▸ **WHAT THE TASK REQUIRES**
Render each of the following lines as a string in a single JSON list, one entry per line and omitting any blank lines.

▸ **MATERIAL PROVIDED**
──────────

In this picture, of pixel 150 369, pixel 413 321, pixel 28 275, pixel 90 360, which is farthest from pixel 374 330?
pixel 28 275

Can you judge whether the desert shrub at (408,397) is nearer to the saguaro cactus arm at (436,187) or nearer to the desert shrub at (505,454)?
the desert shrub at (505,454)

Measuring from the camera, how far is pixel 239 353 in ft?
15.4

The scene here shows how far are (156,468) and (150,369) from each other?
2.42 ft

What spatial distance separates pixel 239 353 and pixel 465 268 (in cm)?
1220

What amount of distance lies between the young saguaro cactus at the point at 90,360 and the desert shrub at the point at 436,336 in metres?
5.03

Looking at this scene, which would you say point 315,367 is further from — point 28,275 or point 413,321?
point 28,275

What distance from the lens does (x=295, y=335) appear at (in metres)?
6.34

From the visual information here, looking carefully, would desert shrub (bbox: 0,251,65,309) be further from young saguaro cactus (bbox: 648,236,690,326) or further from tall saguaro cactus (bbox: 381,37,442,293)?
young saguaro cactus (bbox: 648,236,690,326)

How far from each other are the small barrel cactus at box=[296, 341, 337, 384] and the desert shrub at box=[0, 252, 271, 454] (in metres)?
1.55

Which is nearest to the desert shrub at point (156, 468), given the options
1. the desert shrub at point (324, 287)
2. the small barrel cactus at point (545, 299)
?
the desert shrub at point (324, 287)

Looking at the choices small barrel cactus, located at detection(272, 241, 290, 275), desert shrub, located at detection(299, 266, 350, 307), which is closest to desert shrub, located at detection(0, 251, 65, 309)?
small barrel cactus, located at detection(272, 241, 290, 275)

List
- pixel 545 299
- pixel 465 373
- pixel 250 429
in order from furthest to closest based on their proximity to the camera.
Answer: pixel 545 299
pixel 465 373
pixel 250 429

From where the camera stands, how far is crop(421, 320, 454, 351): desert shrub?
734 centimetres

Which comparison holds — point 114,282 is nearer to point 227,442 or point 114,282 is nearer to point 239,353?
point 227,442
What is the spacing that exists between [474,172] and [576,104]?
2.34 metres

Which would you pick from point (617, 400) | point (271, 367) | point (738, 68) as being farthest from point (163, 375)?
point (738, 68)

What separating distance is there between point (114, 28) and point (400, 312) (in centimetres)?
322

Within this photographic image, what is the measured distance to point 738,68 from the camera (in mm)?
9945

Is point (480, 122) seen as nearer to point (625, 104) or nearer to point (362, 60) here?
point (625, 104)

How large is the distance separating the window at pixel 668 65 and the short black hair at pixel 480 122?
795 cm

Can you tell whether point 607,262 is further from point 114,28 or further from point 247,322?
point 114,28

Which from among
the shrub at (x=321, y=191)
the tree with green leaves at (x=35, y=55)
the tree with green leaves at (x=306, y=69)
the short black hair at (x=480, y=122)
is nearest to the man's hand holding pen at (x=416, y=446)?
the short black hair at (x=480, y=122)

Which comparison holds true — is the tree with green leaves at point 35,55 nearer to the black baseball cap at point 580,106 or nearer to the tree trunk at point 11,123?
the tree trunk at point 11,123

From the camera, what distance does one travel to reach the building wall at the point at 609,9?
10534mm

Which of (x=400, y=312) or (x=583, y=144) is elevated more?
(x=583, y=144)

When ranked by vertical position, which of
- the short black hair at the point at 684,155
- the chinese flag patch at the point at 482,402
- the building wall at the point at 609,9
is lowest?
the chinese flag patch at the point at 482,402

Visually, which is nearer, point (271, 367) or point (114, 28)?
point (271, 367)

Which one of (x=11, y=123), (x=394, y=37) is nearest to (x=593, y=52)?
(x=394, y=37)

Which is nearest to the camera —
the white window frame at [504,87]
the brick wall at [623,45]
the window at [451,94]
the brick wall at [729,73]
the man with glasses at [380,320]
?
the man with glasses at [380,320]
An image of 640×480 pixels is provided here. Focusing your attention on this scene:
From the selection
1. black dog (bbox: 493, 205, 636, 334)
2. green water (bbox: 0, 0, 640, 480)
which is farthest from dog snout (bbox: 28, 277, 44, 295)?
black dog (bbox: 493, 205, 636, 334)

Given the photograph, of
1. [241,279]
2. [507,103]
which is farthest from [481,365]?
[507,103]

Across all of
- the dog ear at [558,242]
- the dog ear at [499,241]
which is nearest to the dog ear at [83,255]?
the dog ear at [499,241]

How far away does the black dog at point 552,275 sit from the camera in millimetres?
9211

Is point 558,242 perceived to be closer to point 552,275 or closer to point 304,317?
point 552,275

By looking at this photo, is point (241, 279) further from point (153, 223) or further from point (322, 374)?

──────────

▸ **RESULT OF THIS TASK**
[
  "In this picture, of pixel 150 369, pixel 413 321, pixel 28 275, pixel 90 360, which is farthest from pixel 374 330?",
  "pixel 28 275",
  "Can you judge whether the desert shrub at (408,397) is nearer to the saguaro cactus arm at (436,187) or nearer to the desert shrub at (505,454)?",
  "the desert shrub at (505,454)",
  "Measuring from the camera, how far is pixel 239 353 in ft?",
  "15.4",
  "The scene here shows how far are (156,468) and (150,369) from each other?",
  "2.42 ft",
  "What spatial distance separates pixel 239 353 and pixel 465 268 (in cm)?",
  "1220",
  "What amount of distance lies between the young saguaro cactus at the point at 90,360 and the desert shrub at the point at 436,336 in metres?",
  "5.03",
  "Looking at this scene, which would you say point 315,367 is further from — point 28,275 or point 413,321?",
  "point 28,275",
  "What distance from the lens does (x=295, y=335) appear at (in metres)?",
  "6.34",
  "From the visual information here, looking carefully, would desert shrub (bbox: 0,251,65,309) be further from young saguaro cactus (bbox: 648,236,690,326) or further from tall saguaro cactus (bbox: 381,37,442,293)?",
  "young saguaro cactus (bbox: 648,236,690,326)",
  "How far from each other are the small barrel cactus at box=[296, 341, 337, 384] and the desert shrub at box=[0, 252, 271, 454] (in metres)?",
  "1.55",
  "Which is nearest to the desert shrub at point (156, 468), given the options",
  "1. the desert shrub at point (324, 287)",
  "2. the small barrel cactus at point (545, 299)",
  "?",
  "the desert shrub at point (324, 287)",
  "Looking at the choices small barrel cactus, located at detection(272, 241, 290, 275), desert shrub, located at detection(299, 266, 350, 307), which is closest to desert shrub, located at detection(0, 251, 65, 309)?",
  "small barrel cactus, located at detection(272, 241, 290, 275)",
  "List",
  "- pixel 545 299",
  "- pixel 465 373",
  "- pixel 250 429",
  "in order from furthest to closest based on their proximity to the camera.",
  "Answer: pixel 545 299",
  "pixel 465 373",
  "pixel 250 429",
  "From where the camera stands, how far is crop(421, 320, 454, 351): desert shrub?",
  "734 centimetres",
  "Which comparison holds — point 114,282 is nearer to point 227,442 or point 114,282 is nearer to point 239,353?",
  "point 227,442",
  "What is the spacing that exists between [474,172] and [576,104]?",
  "2.34 metres",
  "Which would you pick from point (617, 400) | point (271, 367) | point (738, 68) as being farthest from point (163, 375)?",
  "point (738, 68)",
  "What separating distance is there between point (114, 28) and point (400, 312) (in centimetres)?",
  "322",
  "Within this photographic image, what is the measured distance to point 738,68 from the camera (in mm)?",
  "9945",
  "Is point (480, 122) seen as nearer to point (625, 104) or nearer to point (362, 60) here?",
  "point (625, 104)",
  "How large is the distance separating the window at pixel 668 65 and the short black hair at pixel 480 122?",
  "795 cm",
  "Can you tell whether point 607,262 is further from point 114,28 or further from point 247,322?",
  "point 114,28",
  "Which from among",
  "the shrub at (x=321, y=191)",
  "the tree with green leaves at (x=35, y=55)",
  "the tree with green leaves at (x=306, y=69)",
  "the short black hair at (x=480, y=122)",
  "is nearest to the man's hand holding pen at (x=416, y=446)?",
  "the short black hair at (x=480, y=122)",
  "Which comparison holds true — is the tree with green leaves at point 35,55 nearer to the black baseball cap at point 580,106 or nearer to the tree trunk at point 11,123?",
  "the tree trunk at point 11,123",
  "From the camera, what distance does one travel to reach the building wall at the point at 609,9?",
  "10534mm",
  "Which of (x=400, y=312) or (x=583, y=144) is elevated more?",
  "(x=583, y=144)",
  "When ranked by vertical position, which of",
  "- the short black hair at the point at 684,155",
  "- the chinese flag patch at the point at 482,402",
  "- the building wall at the point at 609,9",
  "is lowest?",
  "the chinese flag patch at the point at 482,402",
  "Visually, which is nearer, point (271, 367) or point (114, 28)?",
  "point (271, 367)",
  "Which one of (x=11, y=123), (x=394, y=37) is nearest to (x=593, y=52)?",
  "(x=394, y=37)",
  "Which is nearest to the camera —",
  "the white window frame at [504,87]",
  "the brick wall at [623,45]",
  "the window at [451,94]",
  "the brick wall at [729,73]",
  "the man with glasses at [380,320]",
  "?",
  "the man with glasses at [380,320]",
  "An image of 640×480 pixels is provided here. Focusing your attention on this scene:",
  "From the selection",
  "1. black dog (bbox: 493, 205, 636, 334)",
  "2. green water (bbox: 0, 0, 640, 480)",
  "which is farthest from dog snout (bbox: 28, 277, 44, 295)?",
  "black dog (bbox: 493, 205, 636, 334)",
  "Given the photograph, of",
  "1. [241,279]",
  "2. [507,103]",
  "which is farthest from [481,365]?",
  "[507,103]",
  "Across all of",
  "- the dog ear at [558,242]",
  "- the dog ear at [499,241]",
  "which is nearest to the dog ear at [83,255]?",
  "the dog ear at [499,241]",
  "How far away does the black dog at point 552,275 sit from the camera in millimetres?",
  "9211",
  "Is point 558,242 perceived to be closer to point 552,275 or closer to point 304,317?",
  "point 552,275",
  "By looking at this photo, is point (241, 279) further from point (153, 223) or further from point (322, 374)?"
]